**DATA SECTION:**

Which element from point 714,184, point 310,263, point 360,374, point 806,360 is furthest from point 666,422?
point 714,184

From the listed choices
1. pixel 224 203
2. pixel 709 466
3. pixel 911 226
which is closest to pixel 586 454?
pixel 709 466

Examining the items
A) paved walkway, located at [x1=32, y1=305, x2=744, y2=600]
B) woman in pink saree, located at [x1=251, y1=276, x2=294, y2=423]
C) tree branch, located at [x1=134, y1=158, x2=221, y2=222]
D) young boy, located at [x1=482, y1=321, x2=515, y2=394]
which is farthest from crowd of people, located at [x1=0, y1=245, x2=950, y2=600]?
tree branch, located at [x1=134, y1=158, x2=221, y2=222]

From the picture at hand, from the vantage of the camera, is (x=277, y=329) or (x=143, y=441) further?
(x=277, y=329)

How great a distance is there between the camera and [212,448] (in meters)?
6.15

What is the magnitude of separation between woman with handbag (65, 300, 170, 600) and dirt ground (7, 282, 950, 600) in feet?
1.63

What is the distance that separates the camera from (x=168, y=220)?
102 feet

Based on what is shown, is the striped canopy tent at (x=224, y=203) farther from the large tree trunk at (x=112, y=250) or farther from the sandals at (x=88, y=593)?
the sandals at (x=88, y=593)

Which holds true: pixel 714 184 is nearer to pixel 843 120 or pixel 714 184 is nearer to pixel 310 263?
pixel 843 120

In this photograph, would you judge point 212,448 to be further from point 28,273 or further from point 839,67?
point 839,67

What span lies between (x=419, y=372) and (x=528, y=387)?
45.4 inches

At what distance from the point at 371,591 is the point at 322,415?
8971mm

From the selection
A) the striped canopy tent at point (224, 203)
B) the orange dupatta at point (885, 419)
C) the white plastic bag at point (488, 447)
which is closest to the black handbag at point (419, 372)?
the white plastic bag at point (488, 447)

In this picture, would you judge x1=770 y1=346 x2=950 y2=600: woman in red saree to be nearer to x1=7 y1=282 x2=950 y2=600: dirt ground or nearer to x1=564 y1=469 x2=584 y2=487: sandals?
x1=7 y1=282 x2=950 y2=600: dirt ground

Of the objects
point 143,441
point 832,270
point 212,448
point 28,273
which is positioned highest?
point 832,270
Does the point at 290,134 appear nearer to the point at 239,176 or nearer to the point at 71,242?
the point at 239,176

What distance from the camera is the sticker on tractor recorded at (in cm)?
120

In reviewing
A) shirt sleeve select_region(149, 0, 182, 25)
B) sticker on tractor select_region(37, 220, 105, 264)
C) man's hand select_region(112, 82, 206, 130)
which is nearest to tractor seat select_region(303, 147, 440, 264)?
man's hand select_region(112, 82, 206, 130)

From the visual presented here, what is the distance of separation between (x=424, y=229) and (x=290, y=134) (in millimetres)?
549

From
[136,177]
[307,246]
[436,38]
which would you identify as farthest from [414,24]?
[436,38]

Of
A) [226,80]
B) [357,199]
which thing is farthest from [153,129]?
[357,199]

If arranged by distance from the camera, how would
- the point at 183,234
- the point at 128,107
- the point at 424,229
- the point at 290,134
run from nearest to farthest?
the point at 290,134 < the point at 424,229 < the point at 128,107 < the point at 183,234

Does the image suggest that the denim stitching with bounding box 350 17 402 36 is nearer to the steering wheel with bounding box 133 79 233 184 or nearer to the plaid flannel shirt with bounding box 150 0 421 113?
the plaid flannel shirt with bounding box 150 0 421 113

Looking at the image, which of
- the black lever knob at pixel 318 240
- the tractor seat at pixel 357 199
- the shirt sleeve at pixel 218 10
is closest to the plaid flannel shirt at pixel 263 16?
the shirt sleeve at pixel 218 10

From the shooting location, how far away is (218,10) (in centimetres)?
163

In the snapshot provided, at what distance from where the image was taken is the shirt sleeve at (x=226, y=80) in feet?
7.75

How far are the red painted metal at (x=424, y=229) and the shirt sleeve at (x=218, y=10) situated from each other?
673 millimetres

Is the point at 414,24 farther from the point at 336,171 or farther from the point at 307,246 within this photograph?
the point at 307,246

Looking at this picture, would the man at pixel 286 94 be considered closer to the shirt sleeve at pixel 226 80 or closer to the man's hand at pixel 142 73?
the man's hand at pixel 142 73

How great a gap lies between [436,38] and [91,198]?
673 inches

**DIRECTIONS:** Give every line from the one containing "From the shooting" through the last line of the items, including both, as a numbered list with blank lines left out.

**SOLUTION TO THIS EXERCISE:**
1. From the shooting location, how far away is (218,10) (in centimetres)?
2. 163
3. In the snapshot provided, at what distance from where the image was taken is the shirt sleeve at (x=226, y=80) in feet?
4. 7.75
5. How far are the red painted metal at (x=424, y=229) and the shirt sleeve at (x=218, y=10) situated from each other?
6. 673 millimetres
7. Is the point at 414,24 farther from the point at 336,171 or farther from the point at 307,246 within this photograph?
8. the point at 307,246
9. Looking at this picture, would the man at pixel 286 94 be considered closer to the shirt sleeve at pixel 226 80 or closer to the man's hand at pixel 142 73?
10. the man's hand at pixel 142 73
11. How great a gap lies between [436,38] and [91,198]?
12. 673 inches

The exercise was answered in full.